• **CONSEGNA**:
Rispondi alle domande seguenti sul testo dedicato alle filiere della moda.
(a) Quante persone impiegano le filiere di tessile, abbigliamento, concia, borse, scarpe e gioielli?
(b) Chi è il presidente della sezione Moda di Confindustria Firenze?
(c) Di quanto è calato l'export dei gioielli nel primo trimestre?

• **TESTO FORNITO**:
+---+

Le aziende hanno lavorato in maggio e un po’ in giugno, per smaltire gli ordini dell’autunno-inverno 2021, ma ora che stanno ultimando le consegne, l’orizzonte è grigio. «Il problema grosso arriva adesso, perché la ripartenza è lentissima», dice Azzurra Morelli, titolare dell'azienda di abbigliamento PelleModa di Empoli che produce per i grandi marchi (46 milioni di fatturato 2019) e vicepresidente di Confindustria Firenze.

Le produzioni di tessile, abbigliamento, concia, borse, scarpe e gioielli, organizzate in filiere formate da centinaia di imprese che impiegano 130mila persone, sono in gran parte in standby, sospese. Si lavora a ritmo ridotto, con i dipendenti in cassa integrazione a rotazione, in attesa degli ordini. Soffrono i terzisti e soffrono i grandi marchi per mancanza della domanda: i negozi di moda, in gran parte del mondo, sono chiusi, vuoti o con pochi clienti.

«Un mese e mezzo di sospensione della produzione per l’emergenza sanitaria ha ritardato le collezioni della primavera-estate 2021 – spiega David Rulli, pellettiere terzista e presidente della sezione Moda di Confindustria Firenze – e alcuni brand hanno deciso ad esempio di non fare le linee cruise. In ogni caso, i numeri oggi non sono quelli a cui eravamo abituati negli ultimi dieci anni».

Le previsioni

La previsione è che il 2020 si chiuda con cali di fatturato compresi tra il 30 e il 40%, sempre che non ci sia una ripresa della diffusione del virus in autunno. Già il primo trimestre, che non è stato praticamente toccato dalle chiusure aziendali (disposte dal 23 marzo), ha visto l’export della moda in forte contrazione: giù del 23% borse e scarpe, che negli ultimi anni avevano trainato le vendite all’estero della Toscana; giù i filati e tessuti (-11%); giù i gioielli (-14%). Calo contenuto per l’abbigliamento (-1,6%), mentre crescono (+24%) gli articoli in maglieria. Ma il primo trimestre è solo un assaggio di quello che si attende nel secondo, condizionato dal fermo delle aziende. E i prossimi mesi sono dominati dall'incertezza.

+---+

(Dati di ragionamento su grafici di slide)
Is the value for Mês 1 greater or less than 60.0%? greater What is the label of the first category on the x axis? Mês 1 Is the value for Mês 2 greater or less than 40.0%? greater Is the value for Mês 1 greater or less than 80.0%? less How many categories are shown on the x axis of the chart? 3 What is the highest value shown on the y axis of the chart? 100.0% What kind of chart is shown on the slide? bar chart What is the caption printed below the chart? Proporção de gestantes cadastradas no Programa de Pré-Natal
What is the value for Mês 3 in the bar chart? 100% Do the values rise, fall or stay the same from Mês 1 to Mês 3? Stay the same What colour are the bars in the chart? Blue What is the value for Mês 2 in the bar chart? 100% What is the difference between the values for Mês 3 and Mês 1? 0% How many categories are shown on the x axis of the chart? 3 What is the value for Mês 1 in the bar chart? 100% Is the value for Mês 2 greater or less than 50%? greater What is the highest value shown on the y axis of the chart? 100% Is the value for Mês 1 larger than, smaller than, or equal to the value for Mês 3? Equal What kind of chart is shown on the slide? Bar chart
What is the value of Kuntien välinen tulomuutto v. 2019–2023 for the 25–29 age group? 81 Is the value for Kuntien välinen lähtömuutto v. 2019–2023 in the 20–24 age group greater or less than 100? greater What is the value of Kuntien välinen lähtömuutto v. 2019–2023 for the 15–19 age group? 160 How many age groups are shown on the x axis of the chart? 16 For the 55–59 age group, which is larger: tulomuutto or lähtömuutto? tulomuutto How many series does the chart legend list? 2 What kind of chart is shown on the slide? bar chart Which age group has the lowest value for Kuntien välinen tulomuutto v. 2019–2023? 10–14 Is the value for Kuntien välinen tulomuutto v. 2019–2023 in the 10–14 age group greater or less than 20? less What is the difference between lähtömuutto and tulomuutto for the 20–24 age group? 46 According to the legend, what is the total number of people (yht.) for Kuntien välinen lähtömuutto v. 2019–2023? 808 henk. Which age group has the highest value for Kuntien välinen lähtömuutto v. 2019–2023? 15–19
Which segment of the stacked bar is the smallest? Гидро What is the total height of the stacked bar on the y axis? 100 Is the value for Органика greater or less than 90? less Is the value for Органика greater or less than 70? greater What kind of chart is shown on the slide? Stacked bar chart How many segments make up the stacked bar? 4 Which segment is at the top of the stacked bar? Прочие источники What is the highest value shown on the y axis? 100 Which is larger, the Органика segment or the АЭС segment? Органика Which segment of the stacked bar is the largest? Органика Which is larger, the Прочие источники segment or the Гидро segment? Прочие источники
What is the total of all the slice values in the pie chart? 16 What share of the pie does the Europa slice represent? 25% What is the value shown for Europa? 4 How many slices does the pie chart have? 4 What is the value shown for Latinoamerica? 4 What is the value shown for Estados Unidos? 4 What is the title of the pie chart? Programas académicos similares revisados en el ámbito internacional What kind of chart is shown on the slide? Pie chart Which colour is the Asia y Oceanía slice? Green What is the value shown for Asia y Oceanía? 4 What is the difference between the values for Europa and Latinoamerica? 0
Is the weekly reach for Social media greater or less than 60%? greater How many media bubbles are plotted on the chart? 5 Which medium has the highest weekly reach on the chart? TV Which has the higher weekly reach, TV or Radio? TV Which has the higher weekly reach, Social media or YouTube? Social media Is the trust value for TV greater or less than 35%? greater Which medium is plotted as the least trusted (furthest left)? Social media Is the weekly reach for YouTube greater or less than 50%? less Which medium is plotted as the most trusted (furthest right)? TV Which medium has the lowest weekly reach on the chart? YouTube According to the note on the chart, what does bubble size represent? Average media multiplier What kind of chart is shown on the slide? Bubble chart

+---+

• **RISPOSTA**:
(a) 130mila persone.
(b) David Rulli, pellettiere terzista.
(c) Del 14%.